From looking at the dynamicpowermanagement.html link, with NVreg_DynamicPowerManagement=0x02
I think the NVIDIA driver was incorrectly powering down the GPU even when the GPU was driving a display and hence causing a freeze when applications next tried to use the GPU.
As such, I am happy to leave the udev rules in place and use NVreg_DynamicPowerManagement=0x1
with the prime-select nvidia
profile.
It would be good if options nvidia NVreg_DynamicPowerManagement=0x02
could be used with the prime-select intel
profile since this would cause the GPU to be actually powered off instead of going into a low power state.
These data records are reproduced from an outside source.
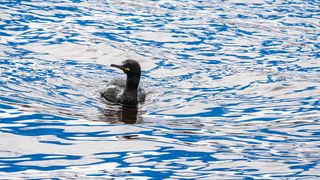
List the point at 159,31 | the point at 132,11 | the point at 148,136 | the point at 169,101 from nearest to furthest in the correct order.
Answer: the point at 148,136 < the point at 169,101 < the point at 159,31 < the point at 132,11

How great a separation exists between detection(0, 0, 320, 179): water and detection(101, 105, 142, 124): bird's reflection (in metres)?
0.05

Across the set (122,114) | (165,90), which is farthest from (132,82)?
(165,90)

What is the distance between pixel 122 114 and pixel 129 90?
0.84m

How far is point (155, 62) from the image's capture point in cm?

Are you already using a Turing GPU?
The output of inxi -G
reports the following and so yes I am using a Turing GPU:
Graphics: Device-1: Intel UHD Graphics 630 driver: i915 v: kernel
Device-2: NVIDIA TU106M [GeForce RTX 2060 Mobile] driver: nvidia v: 440.82
Display: server: X.org 1.20.8 driver: modesetting,nvidia unloaded: intel tty: 171x45
Message: Advanced graphics data unavailable in console for root.
Thanks for detailed information and explanation! Very helpful! So indeed we probably have the first user owning a NVIDIA Turing GPU in his laptop and using suse-prime. :-)
Changing the NVreg_DynamicPowerManagement value in prime-select would require a rebuild of init via dracut. Honestly I'm rather reluctant to open such a can of worms in suse-prime.
I'm going to change the default value to 0x01, since this appears to be a safe choice for now and
for everyone in intel and nvidia mode.
Fixed in current git and release 0.7.11.